Passage for review:
----
What was your first car?

1966 Ford Fairlane Sedan

BZ’s first car, only it was white.

[Sorry, no politics until Monday.  Perhaps not even then.  Just depends.]

This time of year makes me wistful, thoughtful, comtemplative.  Out of the blue I thought of the first car I’d ever purchased.

My first car was a used 1966 Ford Fairlane sedan, with a white exterior and blue interior.  It had cloth seat inserts, if I recall correctly.  It actually had air conditioning.  It was the first car I purchased with money I had actually saved, for $500.  I bought it in Ohio, when I was living in Kettering, in 1972.

The car was in great shape for its years, thought it already had 70,000 miles and the front shock towers squeaked like crazy.  It had a small block 289 CI V-8 and the mileage was, well, let’s just say it’s a good thing gas was 35¢ a gallon.  It came from the era when, if you opened the hood, you could easily see a lot of ground underneath the engine.

1966 Ford Fairlane Sedan Dashboard

1966 Ford Fairlane dashboard.  BZ’s car had a blue interior and a column shift precisely like this one.

The car had a bench front seat.  For those of you unfamiliar with the term (as there is no such thing as a bench seat produced any more, with the exception of rather bare-bones pickup trucks), this is what a beach seat looks like.

1966 Ford Fairlane Bench SeatFairlane bench seat like BZ’s car. Blue interior just like the GrungeMobile. “Wood grain” on the door was simply an sticky decal applique.

Though the air conditioner was sub-par, the heater kicked butt.  It had to, in freezing Ohio winters.  I can still remember when a neighbor couldn’t open his door one early morning until he had poured cold water over it; he slammed it shut a minute later and the hinges cracked.

On the other hand, when the defroster or air conditioner was activated, there was a terrible metallic grinding and clangour under the hood.  It was never enough to bother or concern me.  I wasn’t mechanically inclined at all, though my father had a shop/garage in the back of the house where he would repair all the family cars as well as refurbish the cars he bought and sold over the years in the 60s.
----
Stored data:
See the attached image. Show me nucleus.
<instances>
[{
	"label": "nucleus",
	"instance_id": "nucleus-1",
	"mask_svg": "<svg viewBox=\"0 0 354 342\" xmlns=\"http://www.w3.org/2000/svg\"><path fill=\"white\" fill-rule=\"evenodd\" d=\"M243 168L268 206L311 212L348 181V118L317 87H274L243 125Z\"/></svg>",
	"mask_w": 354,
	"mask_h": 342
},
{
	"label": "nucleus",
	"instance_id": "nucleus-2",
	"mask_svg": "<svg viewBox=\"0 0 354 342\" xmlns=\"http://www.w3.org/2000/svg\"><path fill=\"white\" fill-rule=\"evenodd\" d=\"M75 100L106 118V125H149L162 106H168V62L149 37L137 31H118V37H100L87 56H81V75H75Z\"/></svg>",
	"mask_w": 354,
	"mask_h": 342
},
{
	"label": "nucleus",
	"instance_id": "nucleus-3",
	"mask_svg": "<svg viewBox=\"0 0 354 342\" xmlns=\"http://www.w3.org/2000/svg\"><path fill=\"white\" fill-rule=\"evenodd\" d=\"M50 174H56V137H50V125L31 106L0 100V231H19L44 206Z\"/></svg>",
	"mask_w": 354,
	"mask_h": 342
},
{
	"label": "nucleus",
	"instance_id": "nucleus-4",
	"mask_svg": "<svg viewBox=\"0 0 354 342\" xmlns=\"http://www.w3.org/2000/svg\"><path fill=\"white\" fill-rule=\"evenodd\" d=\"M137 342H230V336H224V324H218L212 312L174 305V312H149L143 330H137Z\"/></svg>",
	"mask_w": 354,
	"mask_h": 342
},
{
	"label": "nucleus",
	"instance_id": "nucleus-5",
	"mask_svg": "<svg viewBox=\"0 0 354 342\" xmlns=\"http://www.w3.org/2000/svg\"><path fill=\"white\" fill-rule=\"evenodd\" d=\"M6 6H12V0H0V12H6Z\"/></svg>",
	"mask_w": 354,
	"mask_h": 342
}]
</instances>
----
What you will do: In the post about a first car, how much did the 1966 Ford Fairlane sedan cost?

Response area: It cost $500.